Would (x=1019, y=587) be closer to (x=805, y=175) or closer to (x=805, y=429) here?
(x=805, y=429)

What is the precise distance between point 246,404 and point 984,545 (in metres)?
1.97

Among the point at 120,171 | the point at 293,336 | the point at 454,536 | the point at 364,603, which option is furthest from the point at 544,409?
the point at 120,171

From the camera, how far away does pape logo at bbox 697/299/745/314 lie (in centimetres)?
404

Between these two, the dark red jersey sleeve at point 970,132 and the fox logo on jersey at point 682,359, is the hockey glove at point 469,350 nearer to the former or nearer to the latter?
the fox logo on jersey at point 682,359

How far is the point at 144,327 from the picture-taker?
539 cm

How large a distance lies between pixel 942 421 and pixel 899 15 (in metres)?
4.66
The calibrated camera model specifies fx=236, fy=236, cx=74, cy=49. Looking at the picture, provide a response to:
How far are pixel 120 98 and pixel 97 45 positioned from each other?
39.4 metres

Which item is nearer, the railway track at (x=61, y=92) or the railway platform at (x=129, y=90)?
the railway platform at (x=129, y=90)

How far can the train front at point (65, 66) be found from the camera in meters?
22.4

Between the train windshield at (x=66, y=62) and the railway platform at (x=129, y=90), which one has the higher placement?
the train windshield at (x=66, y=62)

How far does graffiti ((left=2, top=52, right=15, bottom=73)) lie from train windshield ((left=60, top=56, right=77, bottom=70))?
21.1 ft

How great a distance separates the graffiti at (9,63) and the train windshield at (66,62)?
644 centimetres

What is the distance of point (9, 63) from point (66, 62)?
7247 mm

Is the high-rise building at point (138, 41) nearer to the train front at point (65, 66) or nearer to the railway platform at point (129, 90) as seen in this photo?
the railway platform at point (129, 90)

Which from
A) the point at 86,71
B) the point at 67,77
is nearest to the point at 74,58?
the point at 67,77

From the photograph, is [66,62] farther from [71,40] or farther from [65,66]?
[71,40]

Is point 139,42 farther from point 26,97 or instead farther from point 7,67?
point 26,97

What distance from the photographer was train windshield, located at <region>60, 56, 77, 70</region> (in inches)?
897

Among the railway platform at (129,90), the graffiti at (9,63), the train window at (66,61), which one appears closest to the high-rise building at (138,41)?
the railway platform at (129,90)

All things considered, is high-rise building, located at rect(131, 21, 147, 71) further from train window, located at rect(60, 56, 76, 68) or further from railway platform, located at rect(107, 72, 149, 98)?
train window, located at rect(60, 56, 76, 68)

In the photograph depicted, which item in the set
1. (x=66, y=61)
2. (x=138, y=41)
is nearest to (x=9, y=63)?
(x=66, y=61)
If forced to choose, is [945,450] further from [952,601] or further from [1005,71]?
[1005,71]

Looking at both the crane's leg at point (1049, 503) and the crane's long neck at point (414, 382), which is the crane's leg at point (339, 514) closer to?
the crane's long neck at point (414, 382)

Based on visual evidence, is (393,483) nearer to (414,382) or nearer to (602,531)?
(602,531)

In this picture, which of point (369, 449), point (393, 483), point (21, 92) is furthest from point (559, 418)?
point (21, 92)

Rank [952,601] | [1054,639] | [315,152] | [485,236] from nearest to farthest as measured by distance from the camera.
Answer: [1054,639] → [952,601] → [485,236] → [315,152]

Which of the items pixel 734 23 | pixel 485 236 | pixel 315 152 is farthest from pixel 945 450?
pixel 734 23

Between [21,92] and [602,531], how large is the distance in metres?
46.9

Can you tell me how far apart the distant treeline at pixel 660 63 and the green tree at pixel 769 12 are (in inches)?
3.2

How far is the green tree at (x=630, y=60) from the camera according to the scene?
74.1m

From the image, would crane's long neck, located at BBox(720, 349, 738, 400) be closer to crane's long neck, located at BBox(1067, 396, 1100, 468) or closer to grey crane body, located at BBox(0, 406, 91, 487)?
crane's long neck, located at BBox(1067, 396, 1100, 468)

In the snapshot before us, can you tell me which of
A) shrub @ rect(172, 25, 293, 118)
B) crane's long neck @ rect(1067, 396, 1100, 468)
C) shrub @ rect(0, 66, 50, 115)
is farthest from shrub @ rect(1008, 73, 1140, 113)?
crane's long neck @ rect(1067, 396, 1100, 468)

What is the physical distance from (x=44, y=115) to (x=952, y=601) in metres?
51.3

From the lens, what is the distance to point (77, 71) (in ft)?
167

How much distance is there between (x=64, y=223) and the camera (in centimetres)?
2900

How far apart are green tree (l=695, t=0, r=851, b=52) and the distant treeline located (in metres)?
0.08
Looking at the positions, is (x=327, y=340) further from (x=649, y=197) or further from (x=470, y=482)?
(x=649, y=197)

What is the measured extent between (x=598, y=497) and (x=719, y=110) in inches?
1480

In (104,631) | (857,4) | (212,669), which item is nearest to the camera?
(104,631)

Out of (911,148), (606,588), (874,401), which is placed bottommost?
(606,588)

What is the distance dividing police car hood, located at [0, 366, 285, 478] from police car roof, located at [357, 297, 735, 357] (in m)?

* What to produce:
Rewrite all the lines above as a numbered list, dropping the blank lines.

* Response:
1. Would (x=1019, y=587) be closer to (x=805, y=175) or closer to (x=805, y=429) here?
2. (x=805, y=429)
3. What is the precise distance between point 246,404 and point 984,545 (in metres)?
4. 1.97
5. Among the point at 120,171 | the point at 293,336 | the point at 454,536 | the point at 364,603, which option is furthest from the point at 544,409?
6. the point at 120,171
7. From the camera, how far away does pape logo at bbox 697/299/745/314 lie (in centimetres)?
8. 404
9. Between these two, the dark red jersey sleeve at point 970,132 and the fox logo on jersey at point 682,359, is the hockey glove at point 469,350 nearer to the former or nearer to the latter?
10. the fox logo on jersey at point 682,359
11. How far is the point at 144,327 from the picture-taker?
12. 539 cm
13. How large a distance lies between pixel 942 421 and pixel 899 15 (in metres)?
14. 4.66
15. The calibrated camera model specifies fx=236, fy=236, cx=74, cy=49. Looking at the picture, provide a response to:
16. How far are pixel 120 98 and pixel 97 45 positioned from each other?
17. 39.4 metres
18. Which item is nearer, the railway track at (x=61, y=92) or the railway platform at (x=129, y=90)?
19. the railway platform at (x=129, y=90)
20. How far can the train front at point (65, 66) be found from the camera in meters?
21. 22.4
22. Between the train windshield at (x=66, y=62) and the railway platform at (x=129, y=90), which one has the higher placement?
23. the train windshield at (x=66, y=62)
24. How far does graffiti ((left=2, top=52, right=15, bottom=73)) lie from train windshield ((left=60, top=56, right=77, bottom=70))?
25. 21.1 ft
26. How great a distance separates the graffiti at (9,63) and the train windshield at (66,62)?
27. 644 centimetres
28. What is the distance of point (9, 63) from point (66, 62)?
29. 7247 mm
30. Is the high-rise building at point (138, 41) nearer to the train front at point (65, 66) or nearer to the railway platform at point (129, 90) as seen in this photo?
31. the railway platform at point (129, 90)
32. Which from
33. A) the point at 86,71
34. B) the point at 67,77
35. is nearest to the point at 74,58?
36. the point at 67,77
37. From the photograph, is [66,62] farther from [71,40] or farther from [65,66]?
38. [71,40]
39. Is point 139,42 farther from point 26,97 or instead farther from point 7,67?
40. point 26,97
41. What distance from the photographer was train windshield, located at <region>60, 56, 77, 70</region> (in inches)?
42. 897
43. Among the railway platform at (129,90), the graffiti at (9,63), the train window at (66,61), which one appears closest to the high-rise building at (138,41)?
44. the railway platform at (129,90)
45. All things considered, is high-rise building, located at rect(131, 21, 147, 71) further from train window, located at rect(60, 56, 76, 68) or further from railway platform, located at rect(107, 72, 149, 98)?
46. train window, located at rect(60, 56, 76, 68)
47. In the photograph depicted, which item in the set
48. 1. (x=66, y=61)
49. 2. (x=138, y=41)
50. is nearest to (x=9, y=63)?
51. (x=66, y=61)
52. If forced to choose, is [945,450] further from [952,601] or further from [1005,71]?
53. [1005,71]
54. Looking at both the crane's leg at point (1049, 503) and the crane's long neck at point (414, 382), which is the crane's leg at point (339, 514) closer to?
55. the crane's long neck at point (414, 382)
56. Based on visual evidence, is (393,483) nearer to (414,382) or nearer to (602,531)?
57. (602,531)
58. In this picture, which of point (369, 449), point (393, 483), point (21, 92) is furthest from point (559, 418)?
59. point (21, 92)
60. Rank [952,601] | [1054,639] | [315,152] | [485,236] from nearest to farthest as measured by distance from the camera.
61. Answer: [1054,639] → [952,601] → [485,236] → [315,152]
62. Which of the items pixel 734 23 | pixel 485 236 | pixel 315 152 is farthest from pixel 945 450?
63. pixel 734 23
64. Between [21,92] and [602,531], how large is the distance in metres?
65. 46.9
66. Can you tell me how far apart the distant treeline at pixel 660 63 and the green tree at pixel 769 12 are (in inches)?
67. 3.2
68. How far is the green tree at (x=630, y=60) from the camera according to the scene?
69. 74.1m
70. From the image, would crane's long neck, located at BBox(720, 349, 738, 400) be closer to crane's long neck, located at BBox(1067, 396, 1100, 468) or closer to grey crane body, located at BBox(0, 406, 91, 487)?
71. crane's long neck, located at BBox(1067, 396, 1100, 468)
72. In the snapshot before us, can you tell me which of
73. A) shrub @ rect(172, 25, 293, 118)
74. B) crane's long neck @ rect(1067, 396, 1100, 468)
75. C) shrub @ rect(0, 66, 50, 115)
76. is farthest from shrub @ rect(1008, 73, 1140, 113)?
77. crane's long neck @ rect(1067, 396, 1100, 468)
78. What is the physical distance from (x=44, y=115) to (x=952, y=601) in metres?
79. 51.3
80. From the lens, what is the distance to point (77, 71) (in ft)?
81. 167
82. How much distance is there between (x=64, y=223) and the camera (in centimetres)?
83. 2900
84. How far apart are green tree (l=695, t=0, r=851, b=52) and the distant treeline located (in metres)?
85. 0.08
86. Looking at the positions, is (x=327, y=340) further from (x=649, y=197) or further from (x=470, y=482)?
87. (x=649, y=197)
88. What is the measured extent between (x=598, y=497) and (x=719, y=110) in inches?
89. 1480
90. In (104,631) | (857,4) | (212,669), which item is nearest to the camera?
91. (104,631)
92. Out of (911,148), (606,588), (874,401), which is placed bottommost?
93. (606,588)
94. What is the distance dividing police car hood, located at [0, 366, 285, 478] from police car roof, located at [357, 297, 735, 357] (in m)?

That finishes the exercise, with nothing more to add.